Data Publisher

Custom fields with data stream

Data publishers generally allow you to send data to a predefined set of data fields, to the BAM/CEP server only specified in the stream definitions. This is a set of fixed data fields you send through a data bridge. You can also send custom key-value pairs with data events.

The data bridge data agent has a Map data structure that enables you to send an arbitrary number of String key-value pairs. The other data structures are the three Object Arrays corresponding to the key-value pairs of metadata, correlation data and payload data of fixed Stream definitions. You can change the key-value pairs in the Map data structure from message to message, but they all should be of type String.

You can put the data types of these custom key value pairs into three groups according to the transmission categories.

When the key starts with meta : The data field is considered as a metadatacustom field. It is sent with metadata and saved in Cassandra with key prefix meta_.
When the key starts with correlation : The data field is considered as a correlation data custom field. It is sent with correlation data and saved in Cassandra with key prefix correlation_.
When the key starts with payload or any other string : The data field is considered as a payload data custom field. It is sent with payload data and saved in Cassandra with key prefix payload_.

Dependencies

In order to publish data to BAM through custom data agent you need to have below dependencies.

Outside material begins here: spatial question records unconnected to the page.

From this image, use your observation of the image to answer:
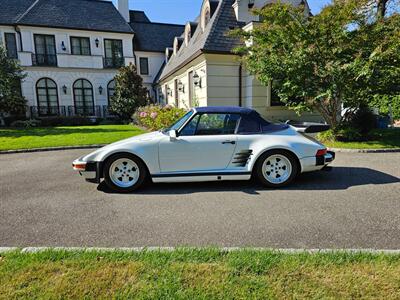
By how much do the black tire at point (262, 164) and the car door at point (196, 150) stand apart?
21.3 inches

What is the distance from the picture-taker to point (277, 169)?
197 inches

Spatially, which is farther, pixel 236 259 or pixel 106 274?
pixel 236 259

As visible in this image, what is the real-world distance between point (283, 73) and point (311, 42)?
1.28 meters

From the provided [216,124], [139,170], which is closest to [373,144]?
[216,124]

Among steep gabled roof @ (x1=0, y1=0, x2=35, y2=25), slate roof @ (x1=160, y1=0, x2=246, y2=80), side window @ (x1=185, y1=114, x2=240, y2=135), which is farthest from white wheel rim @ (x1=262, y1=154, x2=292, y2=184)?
steep gabled roof @ (x1=0, y1=0, x2=35, y2=25)

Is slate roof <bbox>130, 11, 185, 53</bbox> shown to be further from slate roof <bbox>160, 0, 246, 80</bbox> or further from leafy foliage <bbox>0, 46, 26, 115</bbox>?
slate roof <bbox>160, 0, 246, 80</bbox>

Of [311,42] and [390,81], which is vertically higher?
[311,42]

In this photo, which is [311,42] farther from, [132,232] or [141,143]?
[132,232]

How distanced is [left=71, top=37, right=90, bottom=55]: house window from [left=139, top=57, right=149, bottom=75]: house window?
5222 mm

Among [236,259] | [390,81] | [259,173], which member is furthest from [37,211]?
[390,81]

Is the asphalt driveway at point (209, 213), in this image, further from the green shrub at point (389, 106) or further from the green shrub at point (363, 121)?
the green shrub at point (389, 106)

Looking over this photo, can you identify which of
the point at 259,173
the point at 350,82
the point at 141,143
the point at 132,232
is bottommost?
the point at 132,232

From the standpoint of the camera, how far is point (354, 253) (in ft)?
8.91

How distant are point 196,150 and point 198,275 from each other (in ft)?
8.65
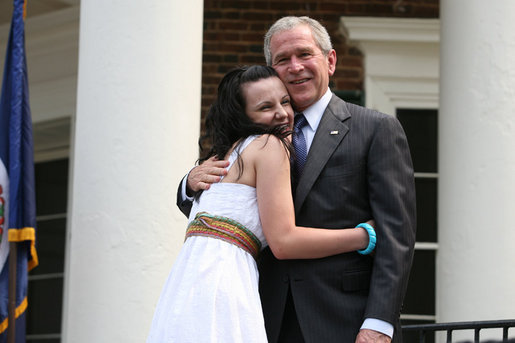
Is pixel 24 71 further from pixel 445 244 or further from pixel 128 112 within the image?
pixel 445 244

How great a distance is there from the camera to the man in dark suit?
10.6ft

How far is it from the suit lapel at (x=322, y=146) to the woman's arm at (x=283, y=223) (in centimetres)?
13

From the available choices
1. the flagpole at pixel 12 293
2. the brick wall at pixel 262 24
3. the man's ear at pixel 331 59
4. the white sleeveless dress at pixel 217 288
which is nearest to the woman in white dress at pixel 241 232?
the white sleeveless dress at pixel 217 288

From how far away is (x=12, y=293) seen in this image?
18.3 feet

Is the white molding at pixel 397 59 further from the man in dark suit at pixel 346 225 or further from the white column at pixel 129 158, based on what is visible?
the man in dark suit at pixel 346 225

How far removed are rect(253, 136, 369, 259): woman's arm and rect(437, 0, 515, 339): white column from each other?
2.02 m

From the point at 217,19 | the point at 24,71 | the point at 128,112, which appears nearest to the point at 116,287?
the point at 128,112

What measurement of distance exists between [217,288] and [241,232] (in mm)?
240

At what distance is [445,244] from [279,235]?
2.36 metres

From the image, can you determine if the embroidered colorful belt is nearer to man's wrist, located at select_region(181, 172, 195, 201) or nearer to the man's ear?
man's wrist, located at select_region(181, 172, 195, 201)

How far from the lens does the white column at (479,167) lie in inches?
199

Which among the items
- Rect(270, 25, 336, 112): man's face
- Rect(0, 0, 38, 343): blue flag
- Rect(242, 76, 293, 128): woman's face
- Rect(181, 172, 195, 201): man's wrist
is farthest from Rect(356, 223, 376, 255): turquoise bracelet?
Rect(0, 0, 38, 343): blue flag

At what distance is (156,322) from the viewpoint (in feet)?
10.4

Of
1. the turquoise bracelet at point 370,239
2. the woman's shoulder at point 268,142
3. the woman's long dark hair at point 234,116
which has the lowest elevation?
the turquoise bracelet at point 370,239
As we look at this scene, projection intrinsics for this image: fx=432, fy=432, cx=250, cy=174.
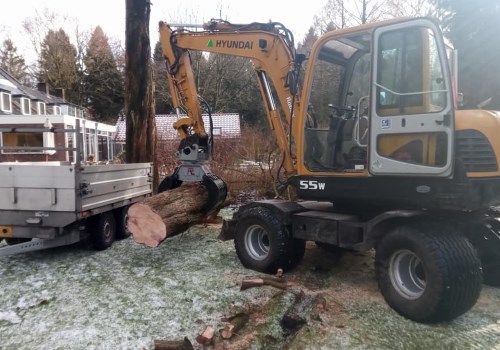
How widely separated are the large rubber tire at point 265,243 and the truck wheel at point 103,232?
6.96ft

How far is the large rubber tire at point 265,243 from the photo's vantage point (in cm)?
533

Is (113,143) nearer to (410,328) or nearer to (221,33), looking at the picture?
(221,33)

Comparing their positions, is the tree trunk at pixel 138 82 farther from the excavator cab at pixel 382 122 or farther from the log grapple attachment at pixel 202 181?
the excavator cab at pixel 382 122

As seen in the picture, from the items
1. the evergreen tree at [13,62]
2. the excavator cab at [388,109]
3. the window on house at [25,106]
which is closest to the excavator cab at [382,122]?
the excavator cab at [388,109]

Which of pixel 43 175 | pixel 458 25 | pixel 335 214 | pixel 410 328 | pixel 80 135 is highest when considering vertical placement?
pixel 458 25

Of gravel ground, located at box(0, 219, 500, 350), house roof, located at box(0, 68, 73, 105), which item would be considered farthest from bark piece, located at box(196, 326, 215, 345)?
house roof, located at box(0, 68, 73, 105)

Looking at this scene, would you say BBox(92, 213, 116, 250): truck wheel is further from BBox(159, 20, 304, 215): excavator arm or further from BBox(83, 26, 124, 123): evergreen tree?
BBox(83, 26, 124, 123): evergreen tree

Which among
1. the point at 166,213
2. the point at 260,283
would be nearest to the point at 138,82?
the point at 166,213

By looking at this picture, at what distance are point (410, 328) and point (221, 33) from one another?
15.8ft

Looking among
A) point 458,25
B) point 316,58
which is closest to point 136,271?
point 316,58

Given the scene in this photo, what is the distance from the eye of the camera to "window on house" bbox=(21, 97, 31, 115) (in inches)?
1210

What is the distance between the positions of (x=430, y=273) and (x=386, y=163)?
1194mm

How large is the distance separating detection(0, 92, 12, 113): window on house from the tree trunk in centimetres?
2312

Either you can add below jars to your class path

commons-logging-1.1.1.jar
commons-pool-1.5.0.wso2v1.jar
commons-pool-1.5.jar
gson-2.1.jar
httpclient-4.1.1-wso2v1.jar
json-2.0.0.wso2v1.jar
libthrift-0.7.wso2v1.jar
org.apache.log4j-1.2.13.v200706111418.jar
org.eclipse.osgi-3.8.1.v20120830-144521.jar
org.eclipse.osgi.services-3.3.100.v20120522-1822.jar
org.wso2.carbon.bootstrap-4.2.0.jar
org.wso2.carbon.databridge.agent.thrift_4.2.0.jar
org.wso2.carbon.databridge.commons_4.2.0.jar
org.wso2.carbon.databridge.commons.thrift_4.2.0.jar
org.wso2.carbon.logging-4.2.0.jar
slf4j-1.5.10.wso2v1.jar
wrapper-3.2.3.jar

or you can add below the maven dependency entry to your pom file.

Maven repository

<repositories>
    <repository>
        <id>org.wso2.carbon</id>
        <url>http://dist.wso2.org/maven2/</url>
    </repository>
</repositories>

Maven pom dependency

<dependency>
	<groupId>org.wso2.carbon</groupId> 
	<artifactId>org.wso2.carbon.databridge.agent.thrift</artifactId> 
	<version>4.2.0</version>
</dependency> 
<dependency>
	<groupId>org.wso2.carbon</groupId> 
	<artifactId>org.wso2.carbon.databridge.commons</artifactId> 
	<version>4.2.0</version> 
</dependency>

Publish and query data with variable keys

This feature is useful if you don't have a predefined format for sending data. You can use this feature to publish additional data, which are not defined in the stream definition.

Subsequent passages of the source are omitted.